* Task requirements *
The complete listing should be restated exactly.

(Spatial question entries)
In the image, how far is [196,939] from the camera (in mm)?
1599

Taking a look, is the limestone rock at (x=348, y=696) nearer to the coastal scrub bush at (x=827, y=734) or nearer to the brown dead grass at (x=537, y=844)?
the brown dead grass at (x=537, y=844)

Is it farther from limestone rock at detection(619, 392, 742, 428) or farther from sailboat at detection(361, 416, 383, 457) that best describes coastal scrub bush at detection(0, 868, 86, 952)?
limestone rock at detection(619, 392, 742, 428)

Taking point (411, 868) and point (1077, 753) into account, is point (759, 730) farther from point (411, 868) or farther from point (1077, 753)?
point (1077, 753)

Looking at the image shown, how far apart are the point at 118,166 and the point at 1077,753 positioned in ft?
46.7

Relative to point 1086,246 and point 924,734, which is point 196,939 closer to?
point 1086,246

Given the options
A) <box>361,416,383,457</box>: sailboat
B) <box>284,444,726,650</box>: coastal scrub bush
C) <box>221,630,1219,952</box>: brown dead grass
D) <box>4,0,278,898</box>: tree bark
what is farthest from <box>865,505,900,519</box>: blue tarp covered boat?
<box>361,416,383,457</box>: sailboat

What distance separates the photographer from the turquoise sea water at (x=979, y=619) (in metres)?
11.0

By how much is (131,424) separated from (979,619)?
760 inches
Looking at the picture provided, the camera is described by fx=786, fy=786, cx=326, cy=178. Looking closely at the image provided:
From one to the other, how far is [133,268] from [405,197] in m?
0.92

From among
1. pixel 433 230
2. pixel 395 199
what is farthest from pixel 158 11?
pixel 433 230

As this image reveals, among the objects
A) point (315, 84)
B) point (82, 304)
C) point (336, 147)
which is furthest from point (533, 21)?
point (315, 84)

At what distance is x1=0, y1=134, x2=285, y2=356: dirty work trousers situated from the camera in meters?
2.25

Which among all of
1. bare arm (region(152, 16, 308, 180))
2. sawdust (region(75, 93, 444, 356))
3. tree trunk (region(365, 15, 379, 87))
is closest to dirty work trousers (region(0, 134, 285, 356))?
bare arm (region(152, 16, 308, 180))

* Exercise response *
In the image, how far is [196,939] from the camera (in mm)?
1599

Taking a look, is the limestone rock at (x=348, y=696) nearer to the coastal scrub bush at (x=827, y=734) or nearer to the brown dead grass at (x=537, y=844)?
the brown dead grass at (x=537, y=844)

Is it farther from limestone rock at detection(619, 392, 742, 428) or farther from sailboat at detection(361, 416, 383, 457) that best describes coastal scrub bush at detection(0, 868, 86, 952)?
limestone rock at detection(619, 392, 742, 428)

Taking point (411, 868) and point (1077, 753) into account, is point (759, 730) farther from point (411, 868) or farther from point (1077, 753)?
point (1077, 753)

Looking at the image shown, how far apart are the point at 118,166 and the point at 1077,753 positioned in ft?
46.7

Relative to point 1086,246 and point 924,734, which is point 196,939 closer to?
point 1086,246

Given the options
A) <box>361,416,383,457</box>: sailboat
B) <box>284,444,726,650</box>: coastal scrub bush
C) <box>221,630,1219,952</box>: brown dead grass
D) <box>4,0,278,898</box>: tree bark
what is farthest from <box>865,505,900,519</box>: blue tarp covered boat?
<box>361,416,383,457</box>: sailboat

What distance separates the photographer from the turquoise sea water at (x=979, y=619) (in metres)?
11.0

By how much is (131,424) separated from (979,619)?
760 inches
Looking at the picture provided, the camera is described by fx=786, fy=786, cx=326, cy=178. Looking closely at the image provided:
From one to the other, how far is [133,268] from [405,197] in m?
0.92

From among
1. pixel 433 230
2. pixel 395 199
what is farthest from pixel 158 11?
pixel 433 230

As this image reveals, among the objects
A) point (315, 84)
B) point (82, 304)
C) point (336, 147)
which is furthest from point (533, 21)?
point (315, 84)

At what distance is x1=0, y1=134, x2=285, y2=356: dirty work trousers situated from the camera in meters?
2.25

Which among all of
1. bare arm (region(152, 16, 308, 180))
2. sawdust (region(75, 93, 444, 356))
3. tree trunk (region(365, 15, 379, 87))
is closest to dirty work trousers (region(0, 134, 285, 356))?
bare arm (region(152, 16, 308, 180))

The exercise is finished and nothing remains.